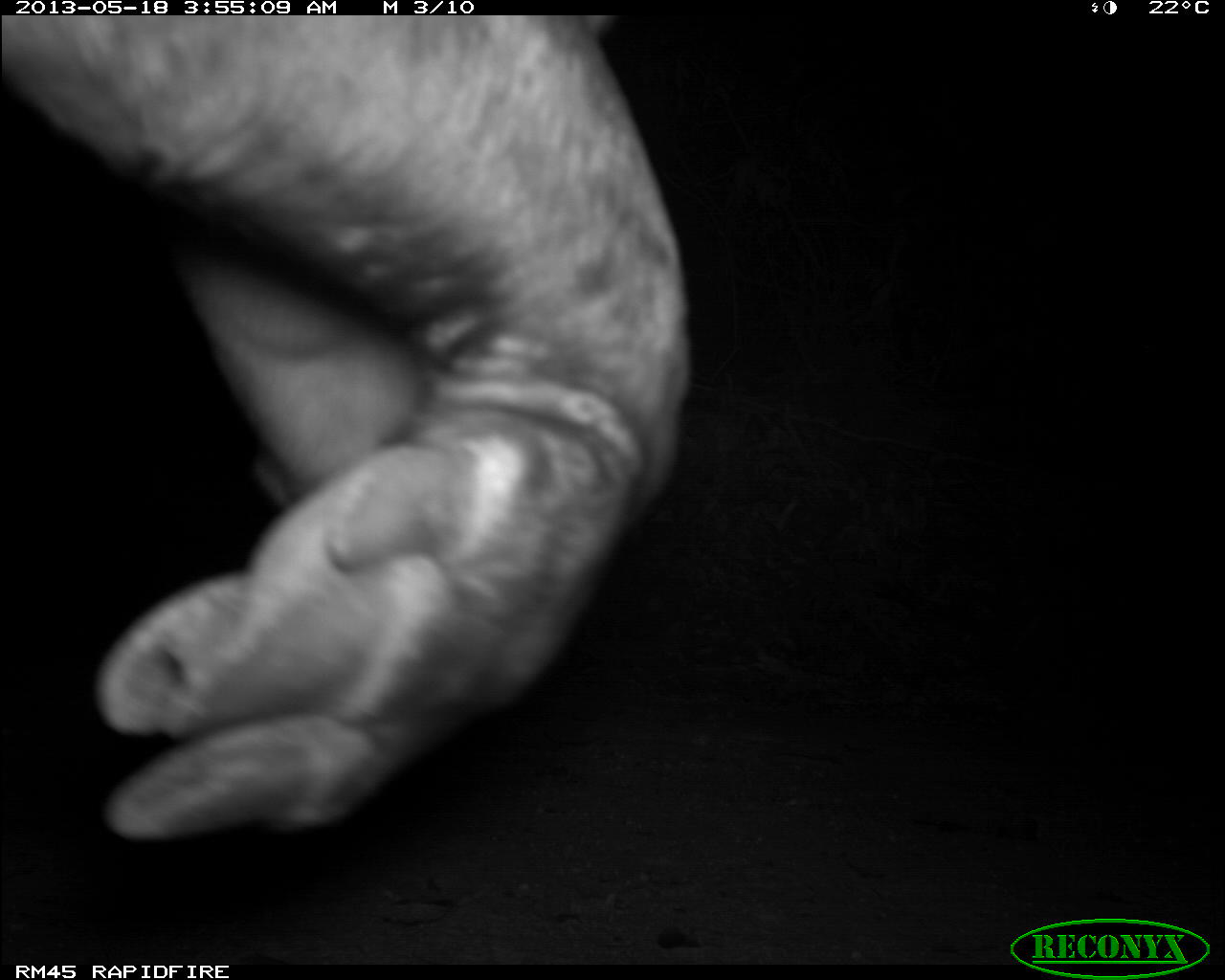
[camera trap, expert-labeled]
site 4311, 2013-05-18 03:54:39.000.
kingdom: Animalia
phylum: Chordata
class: Mammalia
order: Perissodactyla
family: Tapiridae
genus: Tapirus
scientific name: Tapirus bairdii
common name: baird's tapir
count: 1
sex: female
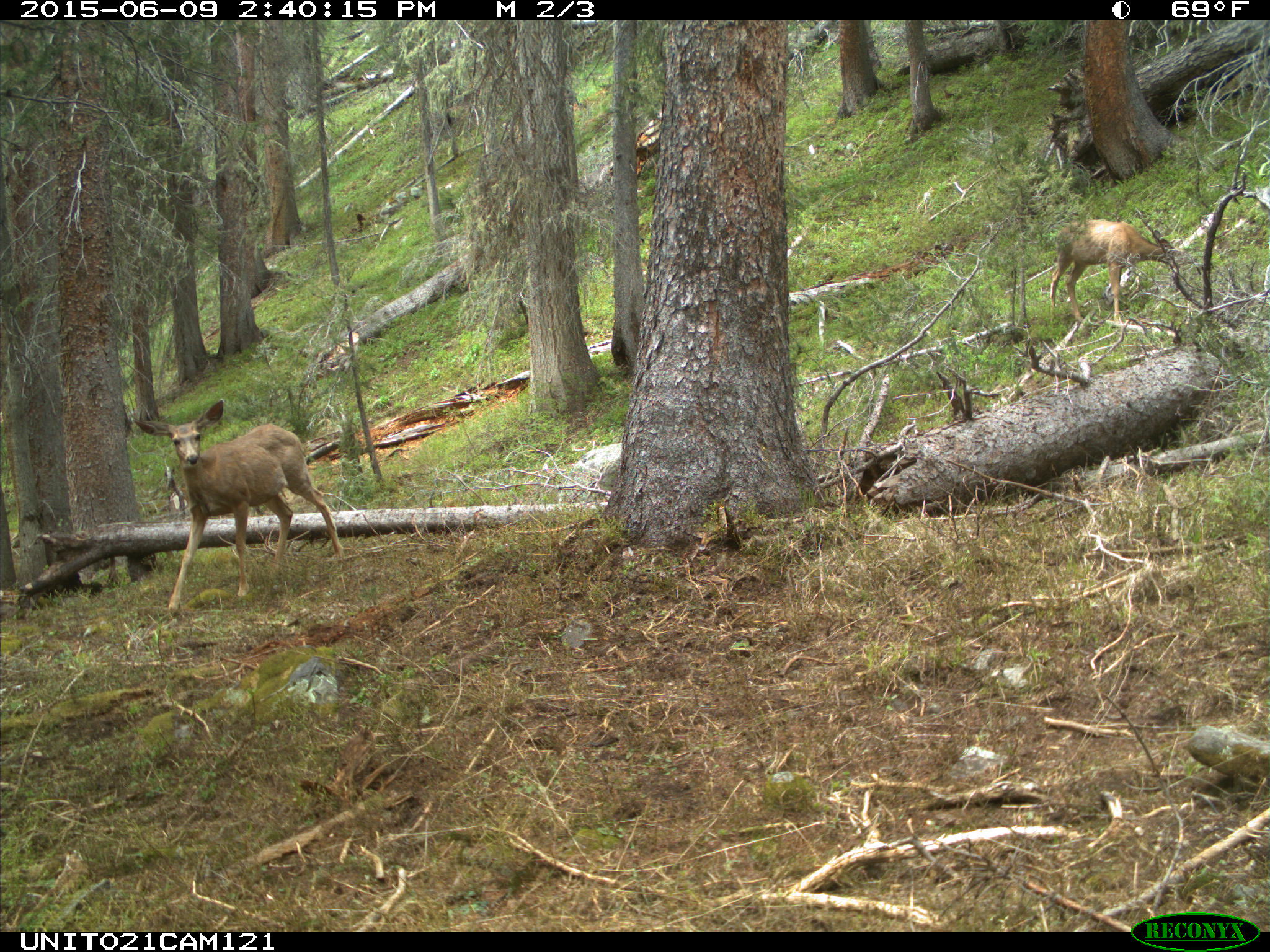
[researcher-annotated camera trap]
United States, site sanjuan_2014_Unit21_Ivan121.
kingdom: Animalia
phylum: Chordata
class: Mammalia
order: Artiodactyla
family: Cervidae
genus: Odocoileus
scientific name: Odocoileus hemionus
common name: mule deer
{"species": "Odocoileus hemionus (mule deer)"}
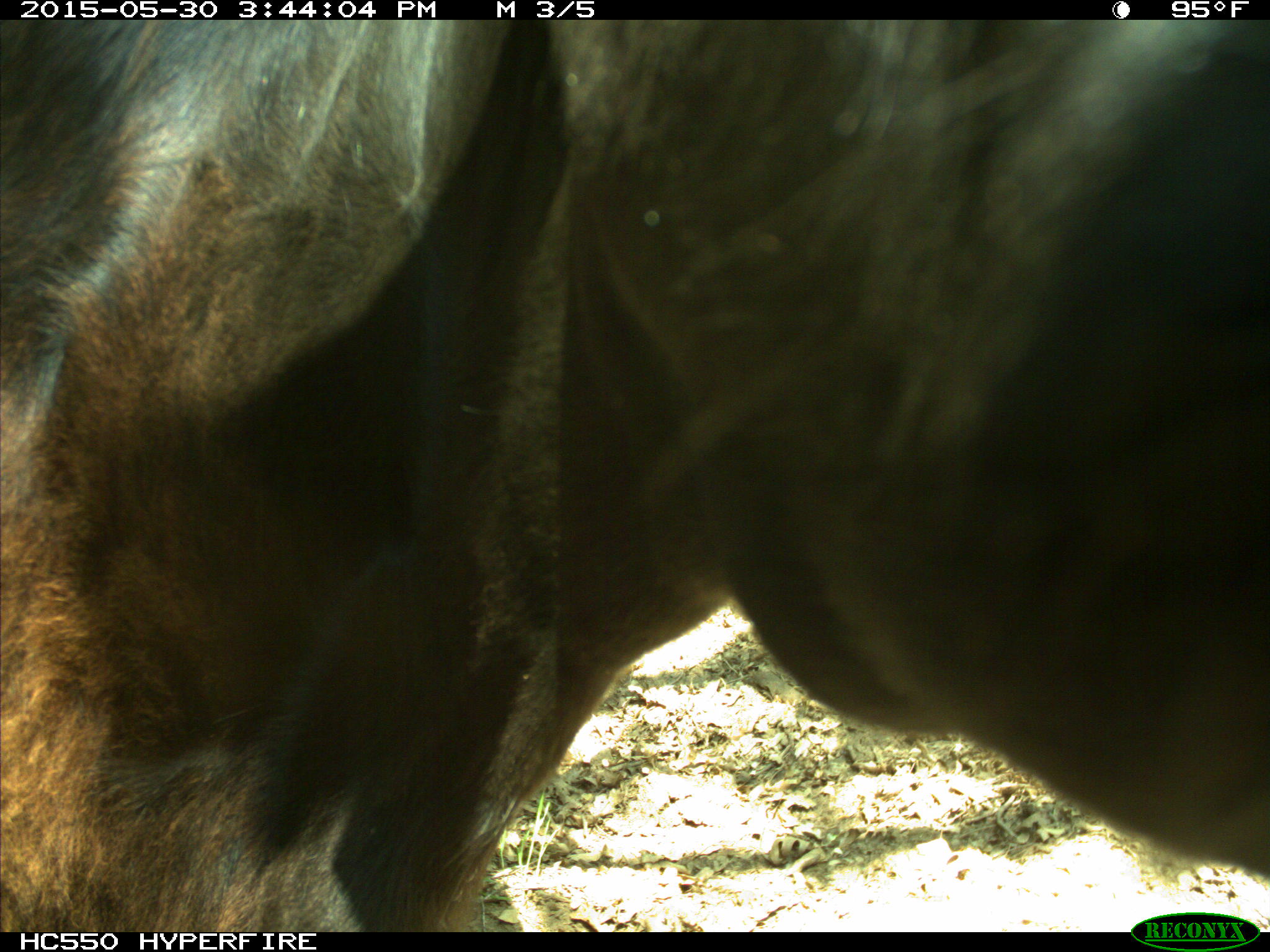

Your assignment: Please tally the lines of the entries that hold "trap" and give only the resulting number.

Exercise output: 2